Entries from a dataset
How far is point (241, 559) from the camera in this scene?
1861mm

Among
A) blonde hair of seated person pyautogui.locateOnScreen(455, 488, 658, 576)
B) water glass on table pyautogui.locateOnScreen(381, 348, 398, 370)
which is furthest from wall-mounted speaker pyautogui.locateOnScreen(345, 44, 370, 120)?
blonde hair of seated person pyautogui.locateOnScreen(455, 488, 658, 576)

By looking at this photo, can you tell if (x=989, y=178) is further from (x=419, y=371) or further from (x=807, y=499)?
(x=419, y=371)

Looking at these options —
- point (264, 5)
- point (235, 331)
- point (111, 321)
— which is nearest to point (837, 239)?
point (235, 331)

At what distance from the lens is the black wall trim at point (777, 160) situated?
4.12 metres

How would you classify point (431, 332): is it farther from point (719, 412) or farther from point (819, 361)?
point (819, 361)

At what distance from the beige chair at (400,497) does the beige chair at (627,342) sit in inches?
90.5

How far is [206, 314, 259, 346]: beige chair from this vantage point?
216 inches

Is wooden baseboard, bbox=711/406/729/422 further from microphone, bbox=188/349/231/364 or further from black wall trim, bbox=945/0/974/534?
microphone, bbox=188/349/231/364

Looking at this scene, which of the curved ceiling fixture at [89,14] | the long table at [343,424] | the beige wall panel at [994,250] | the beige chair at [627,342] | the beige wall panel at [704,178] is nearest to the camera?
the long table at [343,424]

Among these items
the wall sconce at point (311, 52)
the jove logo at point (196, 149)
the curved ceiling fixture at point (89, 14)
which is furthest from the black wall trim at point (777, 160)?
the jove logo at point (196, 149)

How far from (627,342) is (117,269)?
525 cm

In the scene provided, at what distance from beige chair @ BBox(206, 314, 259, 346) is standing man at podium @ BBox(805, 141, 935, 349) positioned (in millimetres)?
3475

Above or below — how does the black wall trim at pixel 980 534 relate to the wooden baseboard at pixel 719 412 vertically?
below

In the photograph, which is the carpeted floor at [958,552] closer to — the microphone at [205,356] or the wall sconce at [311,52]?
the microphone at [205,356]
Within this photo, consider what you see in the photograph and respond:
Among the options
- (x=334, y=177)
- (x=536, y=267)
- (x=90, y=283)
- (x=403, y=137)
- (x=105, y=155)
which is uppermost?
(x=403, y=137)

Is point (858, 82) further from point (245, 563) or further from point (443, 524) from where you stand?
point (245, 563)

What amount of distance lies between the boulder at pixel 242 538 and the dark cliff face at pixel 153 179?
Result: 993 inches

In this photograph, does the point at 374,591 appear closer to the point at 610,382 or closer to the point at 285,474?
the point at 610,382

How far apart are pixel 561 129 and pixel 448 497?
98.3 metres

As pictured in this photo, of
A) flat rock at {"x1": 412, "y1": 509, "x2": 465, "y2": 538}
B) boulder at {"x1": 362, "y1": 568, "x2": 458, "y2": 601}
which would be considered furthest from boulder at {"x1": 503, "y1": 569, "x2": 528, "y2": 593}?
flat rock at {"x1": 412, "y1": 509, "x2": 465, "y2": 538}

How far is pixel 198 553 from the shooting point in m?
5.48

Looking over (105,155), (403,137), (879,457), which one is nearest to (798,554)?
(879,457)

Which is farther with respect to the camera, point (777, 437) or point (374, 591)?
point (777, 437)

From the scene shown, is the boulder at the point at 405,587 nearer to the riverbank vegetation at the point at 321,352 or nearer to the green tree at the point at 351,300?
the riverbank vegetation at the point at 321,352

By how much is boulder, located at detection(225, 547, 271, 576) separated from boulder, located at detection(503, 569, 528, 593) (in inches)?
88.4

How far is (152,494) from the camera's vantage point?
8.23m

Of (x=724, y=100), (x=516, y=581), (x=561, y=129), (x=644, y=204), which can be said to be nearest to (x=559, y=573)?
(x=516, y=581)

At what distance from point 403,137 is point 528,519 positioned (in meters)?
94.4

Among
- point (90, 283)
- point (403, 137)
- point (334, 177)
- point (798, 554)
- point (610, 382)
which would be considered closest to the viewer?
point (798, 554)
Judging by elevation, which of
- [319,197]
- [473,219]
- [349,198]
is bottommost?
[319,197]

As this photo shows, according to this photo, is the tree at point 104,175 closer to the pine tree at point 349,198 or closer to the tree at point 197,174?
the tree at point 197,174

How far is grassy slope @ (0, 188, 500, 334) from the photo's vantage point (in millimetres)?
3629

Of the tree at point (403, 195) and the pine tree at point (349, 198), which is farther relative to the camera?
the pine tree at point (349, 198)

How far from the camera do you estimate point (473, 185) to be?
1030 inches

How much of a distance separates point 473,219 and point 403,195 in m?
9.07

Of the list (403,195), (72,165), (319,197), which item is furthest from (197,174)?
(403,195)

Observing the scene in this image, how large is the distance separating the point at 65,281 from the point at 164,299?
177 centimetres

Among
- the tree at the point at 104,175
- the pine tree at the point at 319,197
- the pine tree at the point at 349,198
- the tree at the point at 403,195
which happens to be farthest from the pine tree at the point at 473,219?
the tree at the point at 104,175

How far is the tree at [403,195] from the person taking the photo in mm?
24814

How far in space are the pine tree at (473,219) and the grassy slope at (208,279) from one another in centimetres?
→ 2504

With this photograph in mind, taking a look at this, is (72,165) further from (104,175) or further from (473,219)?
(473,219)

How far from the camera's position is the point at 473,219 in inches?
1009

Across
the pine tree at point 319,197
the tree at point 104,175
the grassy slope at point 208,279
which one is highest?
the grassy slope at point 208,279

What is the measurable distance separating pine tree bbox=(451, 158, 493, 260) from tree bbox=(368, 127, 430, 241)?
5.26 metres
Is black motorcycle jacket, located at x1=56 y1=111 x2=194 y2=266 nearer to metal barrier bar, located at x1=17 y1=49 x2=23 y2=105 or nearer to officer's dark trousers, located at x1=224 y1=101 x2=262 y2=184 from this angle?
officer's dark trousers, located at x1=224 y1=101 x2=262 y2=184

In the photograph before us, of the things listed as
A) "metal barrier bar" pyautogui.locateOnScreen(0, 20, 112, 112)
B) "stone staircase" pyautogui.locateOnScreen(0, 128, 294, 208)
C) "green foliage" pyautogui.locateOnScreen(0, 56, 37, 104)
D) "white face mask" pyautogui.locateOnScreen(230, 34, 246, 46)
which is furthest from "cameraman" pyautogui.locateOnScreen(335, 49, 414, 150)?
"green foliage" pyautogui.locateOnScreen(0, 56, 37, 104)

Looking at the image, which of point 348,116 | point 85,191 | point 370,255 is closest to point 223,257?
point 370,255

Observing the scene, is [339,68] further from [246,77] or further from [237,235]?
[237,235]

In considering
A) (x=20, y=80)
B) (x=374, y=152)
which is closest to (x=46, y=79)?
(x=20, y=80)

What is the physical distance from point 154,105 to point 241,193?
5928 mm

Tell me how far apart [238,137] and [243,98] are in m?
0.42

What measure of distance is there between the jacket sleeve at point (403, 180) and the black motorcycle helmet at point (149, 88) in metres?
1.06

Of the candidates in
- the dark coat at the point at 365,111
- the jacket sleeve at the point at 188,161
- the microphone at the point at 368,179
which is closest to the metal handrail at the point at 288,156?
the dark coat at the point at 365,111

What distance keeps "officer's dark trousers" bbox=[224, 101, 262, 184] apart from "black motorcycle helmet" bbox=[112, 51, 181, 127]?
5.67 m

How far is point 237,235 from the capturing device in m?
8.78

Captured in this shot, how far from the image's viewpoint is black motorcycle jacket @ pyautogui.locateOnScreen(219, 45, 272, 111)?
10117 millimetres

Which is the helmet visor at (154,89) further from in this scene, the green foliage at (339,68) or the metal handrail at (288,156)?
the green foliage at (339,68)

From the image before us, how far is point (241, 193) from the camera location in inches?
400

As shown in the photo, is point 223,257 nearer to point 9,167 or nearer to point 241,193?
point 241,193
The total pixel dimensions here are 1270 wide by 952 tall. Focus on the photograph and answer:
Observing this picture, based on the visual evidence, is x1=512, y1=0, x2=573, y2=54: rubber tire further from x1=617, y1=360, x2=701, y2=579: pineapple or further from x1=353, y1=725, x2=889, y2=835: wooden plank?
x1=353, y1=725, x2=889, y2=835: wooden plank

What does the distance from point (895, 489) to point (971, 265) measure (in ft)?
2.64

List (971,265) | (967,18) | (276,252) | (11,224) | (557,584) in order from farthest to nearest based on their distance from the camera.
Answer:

[Exercise]: Find "What distance keeps" in the data above, then repeat that line and all lines after it exactly, ending with the final line.

[Solution to this task]:
What distance keeps "officer's dark trousers" bbox=[224, 101, 262, 184] apart from "black motorcycle helmet" bbox=[112, 51, 181, 127]?
5.67 m

How far is point 237,235 from the capturing device in m?
8.78

Captured in this shot, how far from the image's viewpoint is black motorcycle jacket @ pyautogui.locateOnScreen(219, 45, 272, 111)?
10117 millimetres

Which is the helmet visor at (154,89) further from in this scene, the green foliage at (339,68) or the metal handrail at (288,156)?
the green foliage at (339,68)

From the image before us, how far is point (241, 193) from the camera location in inches?
400

As shown in the photo, is point 223,257 nearer to point 9,167 or nearer to point 241,193?
point 241,193
The total pixel dimensions here are 1270 wide by 952 tall. Focus on the photograph and answer:
Observing this picture, based on the visual evidence, is x1=512, y1=0, x2=573, y2=54: rubber tire further from x1=617, y1=360, x2=701, y2=579: pineapple or further from x1=353, y1=725, x2=889, y2=835: wooden plank?
x1=353, y1=725, x2=889, y2=835: wooden plank

What does the distance from point (895, 489) to point (971, 265) measure (in ft)?
2.64

List (971,265) | (967,18) | (276,252) | (11,224) | (557,584) in order from farthest to nearest based on their distance from the camera.
Answer:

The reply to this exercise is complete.